## What is needed:
Copy all the records word for word, apart from any pictures.

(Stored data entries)
☆ ☆ ☆

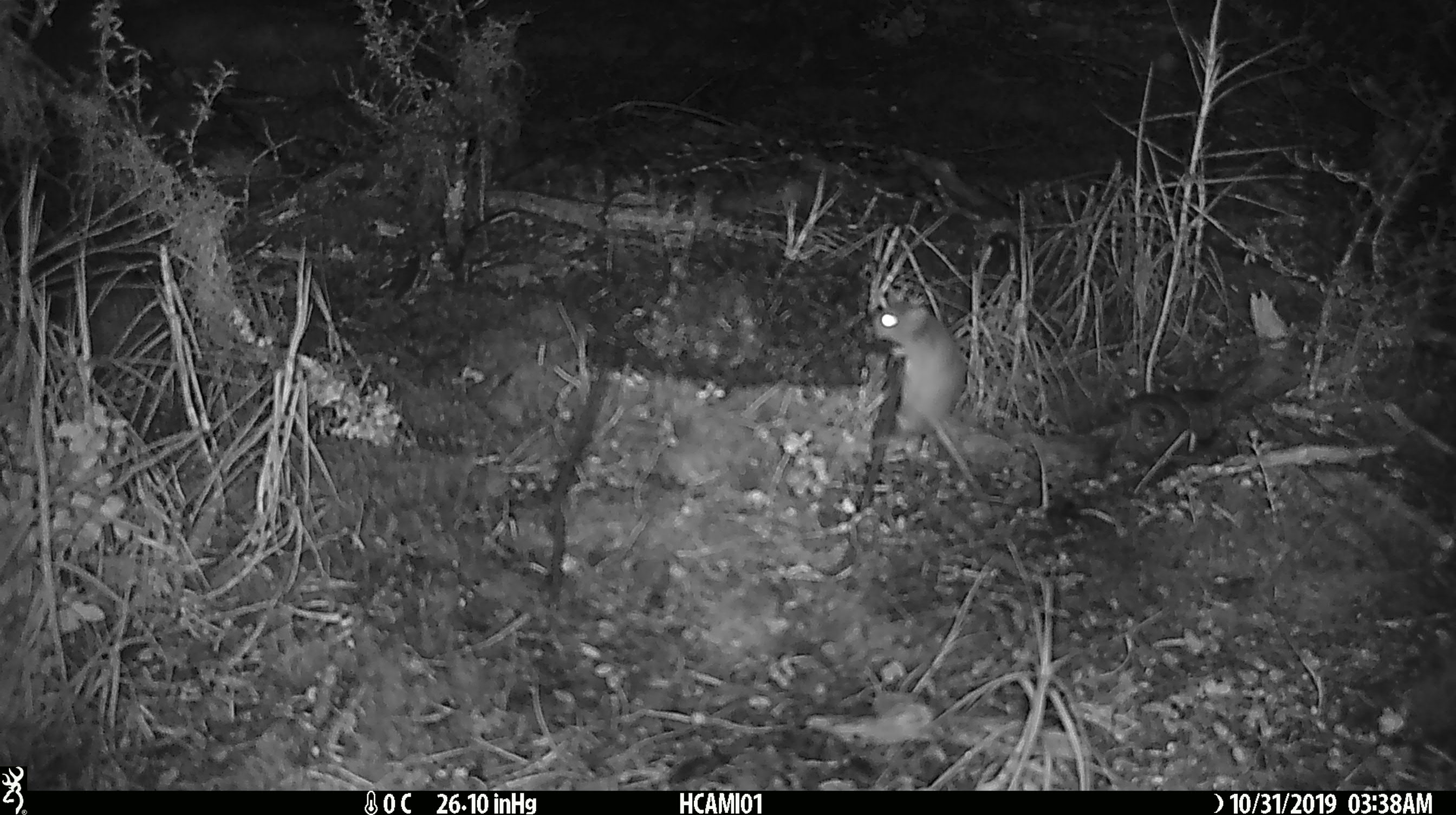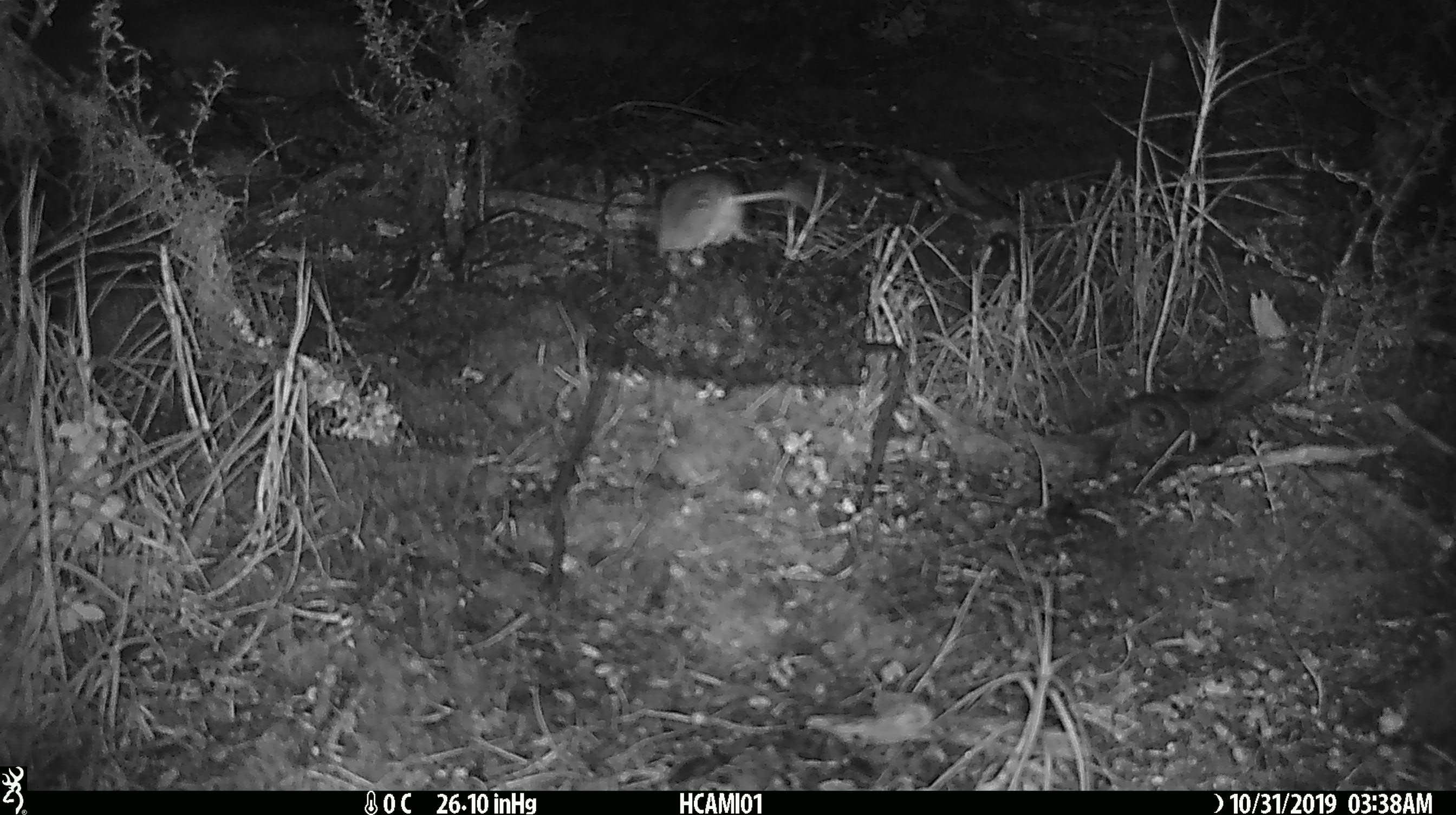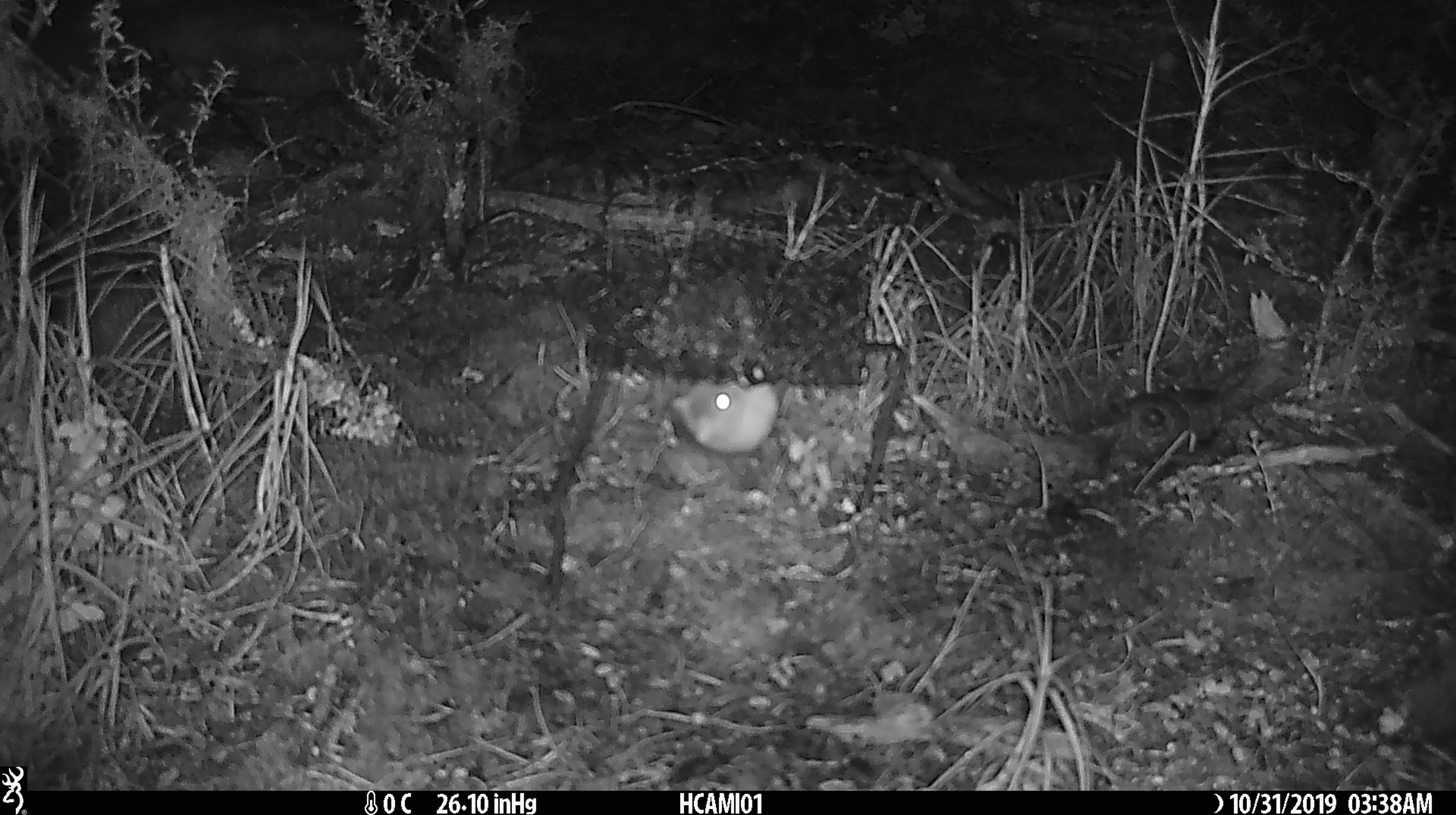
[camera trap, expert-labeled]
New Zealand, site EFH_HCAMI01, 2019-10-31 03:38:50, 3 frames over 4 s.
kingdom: Animalia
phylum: Chordata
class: Mammalia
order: Rodentia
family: Muridae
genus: Mus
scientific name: Mus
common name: mouse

☆ ☆ ☆

## Answer box:
[camera trap, expert-labeled]
New Zealand, site EFH_HCAMI01, 2019-10-31 03:38:50, 3 frames over 4 s.
kingdom: Animalia
phylum: Chordata
class: Mammalia
order: Rodentia
family: Muridae
genus: Mus
scientific name: Mus
common name: mouse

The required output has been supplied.